Lavoriamo per eliminare tutte le diseconomie, con un maggiore dialogo sociale. Un impegno importante e di valore.
“Facciamo un appello forte sulla vertenza dei lavoratori di Eurallumina di Portovesme, che richiede risposte ma anche un esercizio di responsabilità da parte di tutti.” Lo ha detto oggi la segretaria generale della Cisl, Daniela Fumarola, a Cagliari, a margine del Consiglio Generale della Cisl Sardegna dove ha incontrato — ed espresso il pieno sostegno e la solidarietà della Confederazione — ad uno degli operai di Eurallumina salito per otto giorni sul silo numero 3 dello stabilimento di Portovesme, nell’area industriale del Sulcis.

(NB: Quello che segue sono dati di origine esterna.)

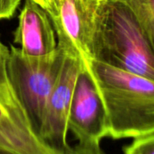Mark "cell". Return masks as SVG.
Here are the masks:
<instances>
[{
	"label": "cell",
	"instance_id": "7c38bea8",
	"mask_svg": "<svg viewBox=\"0 0 154 154\" xmlns=\"http://www.w3.org/2000/svg\"><path fill=\"white\" fill-rule=\"evenodd\" d=\"M21 0H0V20L12 18Z\"/></svg>",
	"mask_w": 154,
	"mask_h": 154
},
{
	"label": "cell",
	"instance_id": "6da1fadb",
	"mask_svg": "<svg viewBox=\"0 0 154 154\" xmlns=\"http://www.w3.org/2000/svg\"><path fill=\"white\" fill-rule=\"evenodd\" d=\"M107 116L108 137L137 138L154 132V80L90 59Z\"/></svg>",
	"mask_w": 154,
	"mask_h": 154
},
{
	"label": "cell",
	"instance_id": "7a4b0ae2",
	"mask_svg": "<svg viewBox=\"0 0 154 154\" xmlns=\"http://www.w3.org/2000/svg\"><path fill=\"white\" fill-rule=\"evenodd\" d=\"M92 59L154 80V47L132 10L119 0H100Z\"/></svg>",
	"mask_w": 154,
	"mask_h": 154
},
{
	"label": "cell",
	"instance_id": "3957f363",
	"mask_svg": "<svg viewBox=\"0 0 154 154\" xmlns=\"http://www.w3.org/2000/svg\"><path fill=\"white\" fill-rule=\"evenodd\" d=\"M65 54L58 45L53 54L45 57H30L20 48L10 46L7 62L9 79L38 131Z\"/></svg>",
	"mask_w": 154,
	"mask_h": 154
},
{
	"label": "cell",
	"instance_id": "5b68a950",
	"mask_svg": "<svg viewBox=\"0 0 154 154\" xmlns=\"http://www.w3.org/2000/svg\"><path fill=\"white\" fill-rule=\"evenodd\" d=\"M68 129L79 143H101L103 138L108 137L104 104L86 62H82L75 81Z\"/></svg>",
	"mask_w": 154,
	"mask_h": 154
},
{
	"label": "cell",
	"instance_id": "8fae6325",
	"mask_svg": "<svg viewBox=\"0 0 154 154\" xmlns=\"http://www.w3.org/2000/svg\"><path fill=\"white\" fill-rule=\"evenodd\" d=\"M63 154H105L100 143H77L74 146L69 145Z\"/></svg>",
	"mask_w": 154,
	"mask_h": 154
},
{
	"label": "cell",
	"instance_id": "9c48e42d",
	"mask_svg": "<svg viewBox=\"0 0 154 154\" xmlns=\"http://www.w3.org/2000/svg\"><path fill=\"white\" fill-rule=\"evenodd\" d=\"M126 4L138 18L154 47V0H119Z\"/></svg>",
	"mask_w": 154,
	"mask_h": 154
},
{
	"label": "cell",
	"instance_id": "5bb4252c",
	"mask_svg": "<svg viewBox=\"0 0 154 154\" xmlns=\"http://www.w3.org/2000/svg\"><path fill=\"white\" fill-rule=\"evenodd\" d=\"M0 154H7V153H4V152H1V151H0Z\"/></svg>",
	"mask_w": 154,
	"mask_h": 154
},
{
	"label": "cell",
	"instance_id": "4fadbf2b",
	"mask_svg": "<svg viewBox=\"0 0 154 154\" xmlns=\"http://www.w3.org/2000/svg\"><path fill=\"white\" fill-rule=\"evenodd\" d=\"M41 8H43L51 18L56 17L61 0H32Z\"/></svg>",
	"mask_w": 154,
	"mask_h": 154
},
{
	"label": "cell",
	"instance_id": "30bf717a",
	"mask_svg": "<svg viewBox=\"0 0 154 154\" xmlns=\"http://www.w3.org/2000/svg\"><path fill=\"white\" fill-rule=\"evenodd\" d=\"M124 154H154V132L134 138L125 147Z\"/></svg>",
	"mask_w": 154,
	"mask_h": 154
},
{
	"label": "cell",
	"instance_id": "277c9868",
	"mask_svg": "<svg viewBox=\"0 0 154 154\" xmlns=\"http://www.w3.org/2000/svg\"><path fill=\"white\" fill-rule=\"evenodd\" d=\"M9 49L0 35V151L7 154H63L46 142L33 123L10 82Z\"/></svg>",
	"mask_w": 154,
	"mask_h": 154
},
{
	"label": "cell",
	"instance_id": "ba28073f",
	"mask_svg": "<svg viewBox=\"0 0 154 154\" xmlns=\"http://www.w3.org/2000/svg\"><path fill=\"white\" fill-rule=\"evenodd\" d=\"M14 43L30 57H45L57 48L55 32L46 11L32 0H26L18 17Z\"/></svg>",
	"mask_w": 154,
	"mask_h": 154
},
{
	"label": "cell",
	"instance_id": "8992f818",
	"mask_svg": "<svg viewBox=\"0 0 154 154\" xmlns=\"http://www.w3.org/2000/svg\"><path fill=\"white\" fill-rule=\"evenodd\" d=\"M100 0H61L56 17L51 18L57 45L82 62L92 59V43Z\"/></svg>",
	"mask_w": 154,
	"mask_h": 154
},
{
	"label": "cell",
	"instance_id": "52a82bcc",
	"mask_svg": "<svg viewBox=\"0 0 154 154\" xmlns=\"http://www.w3.org/2000/svg\"><path fill=\"white\" fill-rule=\"evenodd\" d=\"M81 67L82 62L79 58L65 54L57 82L46 103L39 129L41 137L62 152L69 146L68 116L75 81Z\"/></svg>",
	"mask_w": 154,
	"mask_h": 154
}]
</instances>
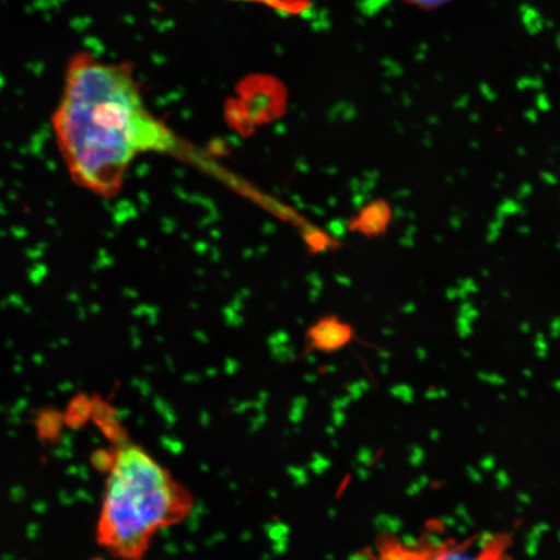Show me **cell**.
I'll return each mask as SVG.
<instances>
[{
  "mask_svg": "<svg viewBox=\"0 0 560 560\" xmlns=\"http://www.w3.org/2000/svg\"><path fill=\"white\" fill-rule=\"evenodd\" d=\"M51 129L69 178L105 200L121 194L139 156L175 155L182 147L147 105L135 67L88 50L67 61Z\"/></svg>",
  "mask_w": 560,
  "mask_h": 560,
  "instance_id": "6da1fadb",
  "label": "cell"
},
{
  "mask_svg": "<svg viewBox=\"0 0 560 560\" xmlns=\"http://www.w3.org/2000/svg\"><path fill=\"white\" fill-rule=\"evenodd\" d=\"M107 460L96 541L110 556L140 558L161 528L184 516L186 495L156 459L128 440H116Z\"/></svg>",
  "mask_w": 560,
  "mask_h": 560,
  "instance_id": "7a4b0ae2",
  "label": "cell"
},
{
  "mask_svg": "<svg viewBox=\"0 0 560 560\" xmlns=\"http://www.w3.org/2000/svg\"><path fill=\"white\" fill-rule=\"evenodd\" d=\"M312 345L324 352H334L348 345L352 331L348 325L335 318L322 319L311 330Z\"/></svg>",
  "mask_w": 560,
  "mask_h": 560,
  "instance_id": "3957f363",
  "label": "cell"
},
{
  "mask_svg": "<svg viewBox=\"0 0 560 560\" xmlns=\"http://www.w3.org/2000/svg\"><path fill=\"white\" fill-rule=\"evenodd\" d=\"M404 2L416 5L420 10H435L441 5L453 2V0H404Z\"/></svg>",
  "mask_w": 560,
  "mask_h": 560,
  "instance_id": "277c9868",
  "label": "cell"
},
{
  "mask_svg": "<svg viewBox=\"0 0 560 560\" xmlns=\"http://www.w3.org/2000/svg\"><path fill=\"white\" fill-rule=\"evenodd\" d=\"M230 2H244V3H264L266 5L277 7V9H284V4L290 0H230Z\"/></svg>",
  "mask_w": 560,
  "mask_h": 560,
  "instance_id": "5b68a950",
  "label": "cell"
}]
</instances>
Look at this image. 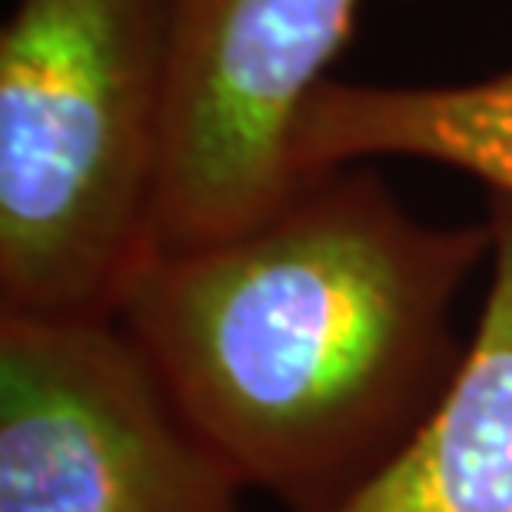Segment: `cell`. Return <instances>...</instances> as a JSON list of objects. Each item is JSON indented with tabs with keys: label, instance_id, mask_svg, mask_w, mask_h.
Listing matches in <instances>:
<instances>
[{
	"label": "cell",
	"instance_id": "cell-1",
	"mask_svg": "<svg viewBox=\"0 0 512 512\" xmlns=\"http://www.w3.org/2000/svg\"><path fill=\"white\" fill-rule=\"evenodd\" d=\"M489 247L486 220L426 223L353 163L247 230L153 253L114 320L247 493L343 512L443 403Z\"/></svg>",
	"mask_w": 512,
	"mask_h": 512
},
{
	"label": "cell",
	"instance_id": "cell-2",
	"mask_svg": "<svg viewBox=\"0 0 512 512\" xmlns=\"http://www.w3.org/2000/svg\"><path fill=\"white\" fill-rule=\"evenodd\" d=\"M167 0H17L0 30V313L114 320L157 253Z\"/></svg>",
	"mask_w": 512,
	"mask_h": 512
},
{
	"label": "cell",
	"instance_id": "cell-3",
	"mask_svg": "<svg viewBox=\"0 0 512 512\" xmlns=\"http://www.w3.org/2000/svg\"><path fill=\"white\" fill-rule=\"evenodd\" d=\"M117 320L0 313V512H247Z\"/></svg>",
	"mask_w": 512,
	"mask_h": 512
},
{
	"label": "cell",
	"instance_id": "cell-4",
	"mask_svg": "<svg viewBox=\"0 0 512 512\" xmlns=\"http://www.w3.org/2000/svg\"><path fill=\"white\" fill-rule=\"evenodd\" d=\"M363 0H167L170 114L157 253L253 227L306 180L290 140Z\"/></svg>",
	"mask_w": 512,
	"mask_h": 512
},
{
	"label": "cell",
	"instance_id": "cell-5",
	"mask_svg": "<svg viewBox=\"0 0 512 512\" xmlns=\"http://www.w3.org/2000/svg\"><path fill=\"white\" fill-rule=\"evenodd\" d=\"M489 286L443 403L343 512H512V200L486 193Z\"/></svg>",
	"mask_w": 512,
	"mask_h": 512
},
{
	"label": "cell",
	"instance_id": "cell-6",
	"mask_svg": "<svg viewBox=\"0 0 512 512\" xmlns=\"http://www.w3.org/2000/svg\"><path fill=\"white\" fill-rule=\"evenodd\" d=\"M389 157L453 167L512 200V70L463 84L323 80L293 127L296 177Z\"/></svg>",
	"mask_w": 512,
	"mask_h": 512
}]
</instances>
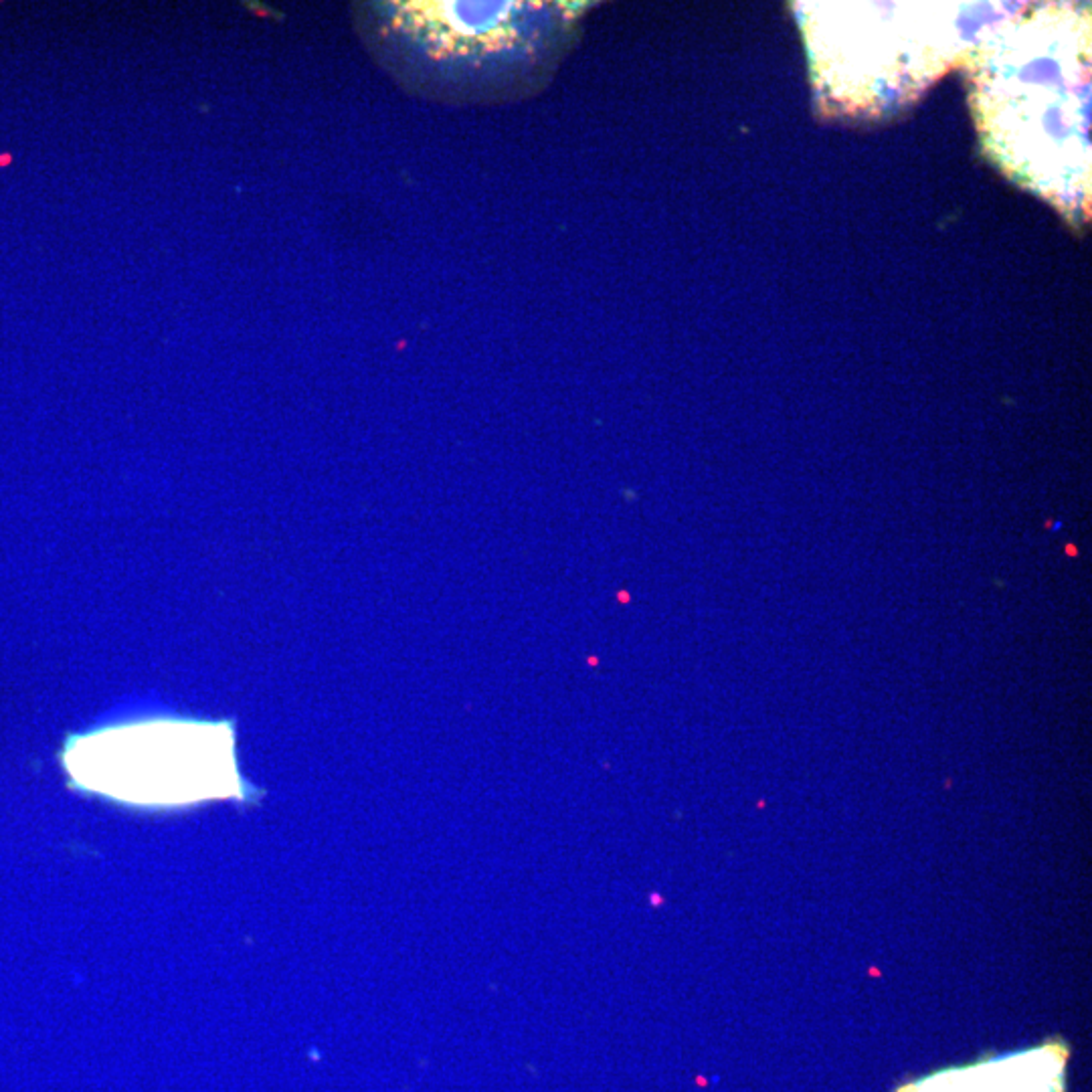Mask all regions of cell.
I'll use <instances>...</instances> for the list:
<instances>
[{"label": "cell", "instance_id": "cell-1", "mask_svg": "<svg viewBox=\"0 0 1092 1092\" xmlns=\"http://www.w3.org/2000/svg\"><path fill=\"white\" fill-rule=\"evenodd\" d=\"M356 17L399 86L445 103L543 92L581 35L579 5L567 3H371Z\"/></svg>", "mask_w": 1092, "mask_h": 1092}, {"label": "cell", "instance_id": "cell-2", "mask_svg": "<svg viewBox=\"0 0 1092 1092\" xmlns=\"http://www.w3.org/2000/svg\"><path fill=\"white\" fill-rule=\"evenodd\" d=\"M69 788L134 809H184L207 799L256 801L237 769L231 722L146 718L69 735L60 750Z\"/></svg>", "mask_w": 1092, "mask_h": 1092}]
</instances>
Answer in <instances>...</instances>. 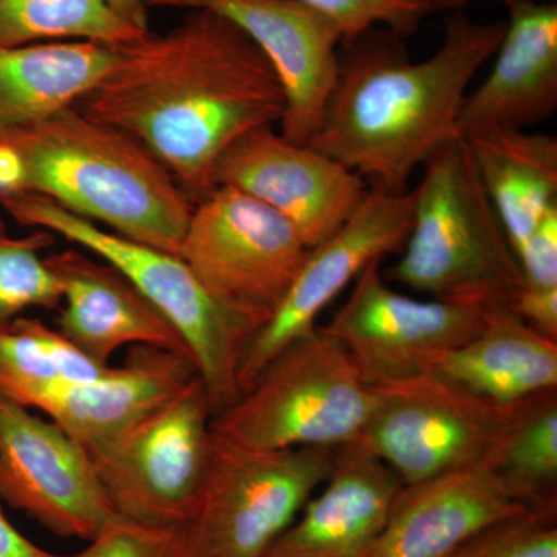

«Questi sono lavoratori che difendono con i denti il proprio posto di lavoro, ma difendono anche filiere industriali e il possibile sviluppo di questo territorio. Quindi io credo che ognuno debba fare la propria parte. Noi la stiamo facendo come sindacato e continueremo a farla anche in vista dell’incontro del 10 dicembre al Mimit. La Regione Sardegna ha bisogno di sviluppare di più e meglio le sue potenzialità, di difendere i sistemi produttivi, di dare certezze e speranze alle persone che abitano in questi territori. Penso che, a partire dalla Regione Sardegna e passando per il Governo nazionale, sia necessario ascoltare assolutamente il grido di dolore degli operai di Portovesme, perché vedere dei lavoratori arrampicarsi su un silo a 40 metri dal terreno non è un fatto piacevole, né può essere considerato solo un gesto di protesta estrema: è un appello di persone che vogliono continuare a progettare il proprio futuro. Dobbiamo tutti rispondere a questo appello, e dobbiamo farlo con azioni concrete. In questa direzione va il patto che la Cisl della Sardegna ha proposto alla Regione”.